In April 2007 Stevanović made a move to swimming club Vračar, based in Belgrade's municipality Vračar. That proved to be a great move, since he started making progress really fast. His new coach, Nikola Mirčetić, has changed his strokes to freestyle and butterfly, which proved to be his natural strokes. He started winning medals in almost every race he was competing in. The best year of his career was 2009. During that year Stevanović became Serbian vice champion in 50m butterfly, and was also 3rd in 50m freestyle on Serbian National Junior Championships. Besides that, he has won many medals on many important swim meets both in Serbia, and abroad. He was almost always champion of Belgrade in his strokes. In 2011, due to problems with spinal disc herniation he was forced to retire from competitive swimming.

===Masters Swimming===
In 2017, Stevanović made his return to swimming, and started competing in Masters swimming events. In August 2017 he was participant in 2017 FINA World Masters Championships in Budapest. He was a member of Serbian relay team in 4x50m freestyle that finished in 7th position.

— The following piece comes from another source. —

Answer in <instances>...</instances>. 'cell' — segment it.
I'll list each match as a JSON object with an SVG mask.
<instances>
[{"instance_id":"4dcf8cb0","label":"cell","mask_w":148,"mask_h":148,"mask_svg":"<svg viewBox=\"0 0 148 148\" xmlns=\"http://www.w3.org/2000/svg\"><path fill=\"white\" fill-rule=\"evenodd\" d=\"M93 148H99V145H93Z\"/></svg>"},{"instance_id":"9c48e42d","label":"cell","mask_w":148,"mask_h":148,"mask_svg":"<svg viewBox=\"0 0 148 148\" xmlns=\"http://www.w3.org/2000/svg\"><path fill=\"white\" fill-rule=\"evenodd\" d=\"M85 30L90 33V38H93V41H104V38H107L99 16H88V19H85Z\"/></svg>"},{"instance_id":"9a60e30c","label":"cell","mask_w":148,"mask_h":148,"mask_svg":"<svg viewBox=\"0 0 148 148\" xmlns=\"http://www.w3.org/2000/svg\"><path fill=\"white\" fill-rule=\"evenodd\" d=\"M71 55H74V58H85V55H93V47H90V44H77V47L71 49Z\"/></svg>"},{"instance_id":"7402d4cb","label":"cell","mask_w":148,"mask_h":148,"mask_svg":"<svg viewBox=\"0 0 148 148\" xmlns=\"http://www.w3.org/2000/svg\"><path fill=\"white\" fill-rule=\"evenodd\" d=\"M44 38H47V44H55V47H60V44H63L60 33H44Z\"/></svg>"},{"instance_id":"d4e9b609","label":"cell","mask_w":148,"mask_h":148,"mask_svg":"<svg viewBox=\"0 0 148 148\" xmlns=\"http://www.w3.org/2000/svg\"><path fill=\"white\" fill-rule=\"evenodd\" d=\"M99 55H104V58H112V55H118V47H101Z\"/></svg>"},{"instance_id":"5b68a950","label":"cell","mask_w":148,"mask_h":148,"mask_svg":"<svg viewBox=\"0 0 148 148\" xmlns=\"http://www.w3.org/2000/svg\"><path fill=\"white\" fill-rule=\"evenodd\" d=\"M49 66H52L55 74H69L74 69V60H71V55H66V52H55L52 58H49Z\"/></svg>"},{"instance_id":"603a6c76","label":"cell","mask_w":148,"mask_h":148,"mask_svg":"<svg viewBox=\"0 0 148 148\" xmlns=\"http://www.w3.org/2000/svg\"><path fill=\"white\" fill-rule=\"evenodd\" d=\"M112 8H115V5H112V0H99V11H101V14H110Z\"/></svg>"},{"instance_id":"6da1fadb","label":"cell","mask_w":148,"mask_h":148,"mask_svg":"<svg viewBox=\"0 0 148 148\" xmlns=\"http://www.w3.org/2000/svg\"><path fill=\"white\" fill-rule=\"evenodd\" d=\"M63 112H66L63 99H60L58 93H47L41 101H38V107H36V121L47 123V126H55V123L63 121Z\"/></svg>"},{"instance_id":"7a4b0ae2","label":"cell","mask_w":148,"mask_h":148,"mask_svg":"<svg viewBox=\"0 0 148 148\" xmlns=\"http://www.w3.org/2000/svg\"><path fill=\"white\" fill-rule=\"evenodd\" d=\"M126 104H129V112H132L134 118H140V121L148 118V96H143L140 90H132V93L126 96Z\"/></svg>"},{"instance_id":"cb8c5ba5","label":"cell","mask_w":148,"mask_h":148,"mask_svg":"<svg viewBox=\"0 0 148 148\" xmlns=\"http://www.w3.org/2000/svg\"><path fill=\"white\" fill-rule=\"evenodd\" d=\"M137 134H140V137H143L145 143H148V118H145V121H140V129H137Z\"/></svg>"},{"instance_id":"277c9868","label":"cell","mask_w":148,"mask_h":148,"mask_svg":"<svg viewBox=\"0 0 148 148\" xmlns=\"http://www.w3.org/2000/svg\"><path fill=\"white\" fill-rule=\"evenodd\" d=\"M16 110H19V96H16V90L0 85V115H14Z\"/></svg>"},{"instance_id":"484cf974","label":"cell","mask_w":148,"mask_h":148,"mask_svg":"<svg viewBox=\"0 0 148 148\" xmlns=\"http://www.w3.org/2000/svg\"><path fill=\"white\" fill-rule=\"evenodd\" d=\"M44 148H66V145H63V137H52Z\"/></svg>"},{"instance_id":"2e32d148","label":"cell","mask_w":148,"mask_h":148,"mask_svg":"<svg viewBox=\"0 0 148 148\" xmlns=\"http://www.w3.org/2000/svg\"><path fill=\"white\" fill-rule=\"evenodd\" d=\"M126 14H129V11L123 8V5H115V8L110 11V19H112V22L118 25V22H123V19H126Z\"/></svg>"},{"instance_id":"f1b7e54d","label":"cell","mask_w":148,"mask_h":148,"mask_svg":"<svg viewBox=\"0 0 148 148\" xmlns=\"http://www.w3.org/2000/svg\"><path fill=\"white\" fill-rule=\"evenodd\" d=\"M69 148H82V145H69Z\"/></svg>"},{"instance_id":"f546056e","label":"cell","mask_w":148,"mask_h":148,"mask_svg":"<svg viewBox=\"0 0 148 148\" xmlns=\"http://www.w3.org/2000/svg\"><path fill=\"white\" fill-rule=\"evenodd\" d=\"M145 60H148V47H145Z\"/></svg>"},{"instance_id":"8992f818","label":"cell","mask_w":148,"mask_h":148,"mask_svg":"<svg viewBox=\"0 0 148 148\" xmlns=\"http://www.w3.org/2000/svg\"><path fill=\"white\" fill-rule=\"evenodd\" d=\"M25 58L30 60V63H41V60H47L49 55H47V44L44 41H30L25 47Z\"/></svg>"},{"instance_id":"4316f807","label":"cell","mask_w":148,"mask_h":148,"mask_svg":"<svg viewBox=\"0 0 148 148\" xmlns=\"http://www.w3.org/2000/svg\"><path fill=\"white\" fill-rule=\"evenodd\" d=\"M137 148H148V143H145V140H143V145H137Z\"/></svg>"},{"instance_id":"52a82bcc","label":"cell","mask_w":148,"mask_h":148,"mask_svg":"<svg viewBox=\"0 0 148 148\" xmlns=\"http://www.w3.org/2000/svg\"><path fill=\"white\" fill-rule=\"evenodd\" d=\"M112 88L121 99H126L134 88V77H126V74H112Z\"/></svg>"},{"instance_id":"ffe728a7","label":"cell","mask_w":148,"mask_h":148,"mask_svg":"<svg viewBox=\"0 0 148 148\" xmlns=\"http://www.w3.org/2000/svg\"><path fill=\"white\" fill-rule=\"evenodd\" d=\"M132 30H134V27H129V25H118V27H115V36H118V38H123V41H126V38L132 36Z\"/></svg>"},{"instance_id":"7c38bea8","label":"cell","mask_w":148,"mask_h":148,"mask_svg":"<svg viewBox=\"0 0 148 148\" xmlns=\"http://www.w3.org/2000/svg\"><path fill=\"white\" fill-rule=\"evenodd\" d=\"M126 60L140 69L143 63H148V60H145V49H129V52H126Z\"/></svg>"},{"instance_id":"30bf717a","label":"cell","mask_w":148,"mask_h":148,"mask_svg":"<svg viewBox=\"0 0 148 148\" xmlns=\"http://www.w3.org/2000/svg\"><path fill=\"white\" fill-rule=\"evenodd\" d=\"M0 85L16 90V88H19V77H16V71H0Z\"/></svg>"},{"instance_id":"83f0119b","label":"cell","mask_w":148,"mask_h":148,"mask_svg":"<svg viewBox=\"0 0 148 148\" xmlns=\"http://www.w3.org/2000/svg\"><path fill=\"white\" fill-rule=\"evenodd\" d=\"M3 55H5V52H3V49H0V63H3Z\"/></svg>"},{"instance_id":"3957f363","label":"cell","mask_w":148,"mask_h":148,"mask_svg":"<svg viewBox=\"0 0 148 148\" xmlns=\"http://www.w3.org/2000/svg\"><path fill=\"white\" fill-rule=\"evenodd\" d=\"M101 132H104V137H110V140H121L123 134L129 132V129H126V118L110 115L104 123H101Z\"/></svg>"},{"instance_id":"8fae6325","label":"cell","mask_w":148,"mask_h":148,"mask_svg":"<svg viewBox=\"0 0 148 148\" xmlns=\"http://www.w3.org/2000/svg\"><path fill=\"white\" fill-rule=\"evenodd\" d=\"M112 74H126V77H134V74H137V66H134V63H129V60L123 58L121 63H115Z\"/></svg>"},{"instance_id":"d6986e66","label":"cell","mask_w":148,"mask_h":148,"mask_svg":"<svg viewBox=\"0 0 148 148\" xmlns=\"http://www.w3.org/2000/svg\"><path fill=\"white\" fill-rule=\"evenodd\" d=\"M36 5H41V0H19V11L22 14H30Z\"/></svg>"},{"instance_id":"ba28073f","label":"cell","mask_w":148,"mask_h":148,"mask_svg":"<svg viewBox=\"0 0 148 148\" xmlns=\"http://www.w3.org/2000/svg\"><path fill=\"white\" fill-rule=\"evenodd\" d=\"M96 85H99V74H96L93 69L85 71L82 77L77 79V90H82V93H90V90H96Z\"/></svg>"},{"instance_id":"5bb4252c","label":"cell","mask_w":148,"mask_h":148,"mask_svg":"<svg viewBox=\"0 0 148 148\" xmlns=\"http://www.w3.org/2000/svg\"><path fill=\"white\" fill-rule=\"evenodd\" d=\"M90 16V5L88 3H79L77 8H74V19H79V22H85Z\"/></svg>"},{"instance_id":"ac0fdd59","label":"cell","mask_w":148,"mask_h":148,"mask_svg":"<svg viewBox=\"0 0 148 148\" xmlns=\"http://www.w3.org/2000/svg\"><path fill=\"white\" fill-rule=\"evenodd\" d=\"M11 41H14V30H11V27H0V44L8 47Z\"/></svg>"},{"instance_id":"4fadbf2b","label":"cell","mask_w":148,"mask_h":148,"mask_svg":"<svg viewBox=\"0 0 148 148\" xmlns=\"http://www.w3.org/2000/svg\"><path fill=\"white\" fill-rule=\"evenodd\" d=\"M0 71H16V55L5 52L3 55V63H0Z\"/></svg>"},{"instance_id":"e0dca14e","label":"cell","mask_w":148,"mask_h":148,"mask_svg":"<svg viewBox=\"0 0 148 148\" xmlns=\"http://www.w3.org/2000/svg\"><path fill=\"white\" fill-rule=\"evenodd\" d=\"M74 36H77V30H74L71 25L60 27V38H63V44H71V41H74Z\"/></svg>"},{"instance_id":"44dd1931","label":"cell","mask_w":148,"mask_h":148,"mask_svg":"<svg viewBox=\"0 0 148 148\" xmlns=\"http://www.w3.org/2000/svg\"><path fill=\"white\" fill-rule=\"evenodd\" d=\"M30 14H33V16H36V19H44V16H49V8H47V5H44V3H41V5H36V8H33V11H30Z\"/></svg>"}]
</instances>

In 2018, he competed at the 2018 European Masters Swimming Championships in Kranj, Slovenia. He was in a Serbian relay team that won the 4th place in the 4x50m medley relay, in which he was swimming freestyle.

In November 2023 he competed at Serbian Masters Championship in Novi Sad, and won gold medal in 4x50m medley relay, silver medal in 4x50m freestyle relay and bronze medals in 50m freestyle and 50m butterfly.